▶ [ACTIONS TO TAKE]:
A. In the account of Sabwe Binene's decision to serve a mission, what book did he pick up in his uncle's living room?
B. Summarize the account of Sabwe Binene's decision to serve a mission in two sentences.

▶ [SELECTION]:
---------------

As told to Ann & John Lewis, 22 April 2020
In September 1991, after graduating from high school, President Sabwe Binene, age 21, began his electrical engineering studies at the Institut Superieur Technique et Commercial (ISCT) in Lubumbashi (Katanga province). Lubumbashi is located some 320 km from Kolwezi, his family home where he was born and raised, the ninth of ten children. While attending ISCT in Lubumbashi, he lived with his second-oldest brother and his family.
After completing his first academic year in August 1992, he returned home to Kolwezi for the holidays. In response to members of his Kolwezi branch who wondered when he would serve a mission, he explained that he felt he needed to finish school. His branch president called him and told him it was time to serve a mission. He said no, he wanted to finish school (3 more years). His parents wanted him to go on a mission and his mother, in particular, pressed him and asked why he was delaying. He told her that he felt very strongly about finishing school and preparing for his career. Sometime after that he had a feeling to go visit his District President who was his uncle and lived some distance away. He did not know why. When he got to his uncle’s home, he was waiting in the living room and saw a red-and-white book across the room that caught his attention. He was drawn to it and went to pick it up, fascinated to see what it was about. It was “The Miracle of Forgiveness” by Spencer W. Kimball. He felt compelled to read it. It fell open in his hands to a page about idolatry. It talked about idols in ancient Jerusalem and then idols today like jobs, money, and putting off missions to go to school. He got the clear message that earning a diploma can be an idol if it takes priority over serving a mission. He said his body started trembling like a leaf and he knew God was speaking to him. “No person, God.”
He went home and told his parents what had happened and that he felt an urgent need to serve a mission. Everyone was interested in his change of heart. When they heard the story, they confirmed his feeling that God had spoken directly to him. He immediately met with his Branch President and began filling out his application to serve (October 1992)—doctors, dentists, photos, etc. At the end of November 1992, they sent the completed application to the mission president in Kinshasa, President Homer M. LeBaron. In early January 1993, President Binene was notified that President LeBaron would visit him for an interview in Kolwezi in April 1993.

---------------

▶ [SUPPLIED MATERIAL]:
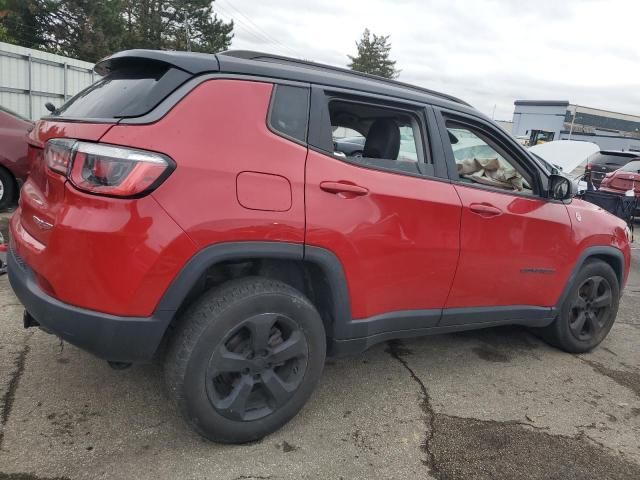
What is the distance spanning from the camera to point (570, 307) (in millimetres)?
3857

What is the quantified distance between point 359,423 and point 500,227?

---------------

▶ [OUTPUTS FOR THE TASKS]:
A. He picked up "The Miracle of Forgiveness" by Spencer W. Kimball.

B. After his first year of electrical engineering studies in Lubumbashi, Sabwe Binene resisted pressure from his branch president and his parents to serve a mission because he wanted to finish school first. At his uncle's home he read a passage in "The Miracle of Forgiveness" about putting off missions for school as a form of idolatry, felt that God was speaking to him, and in October 1992 began filling out his application to serve.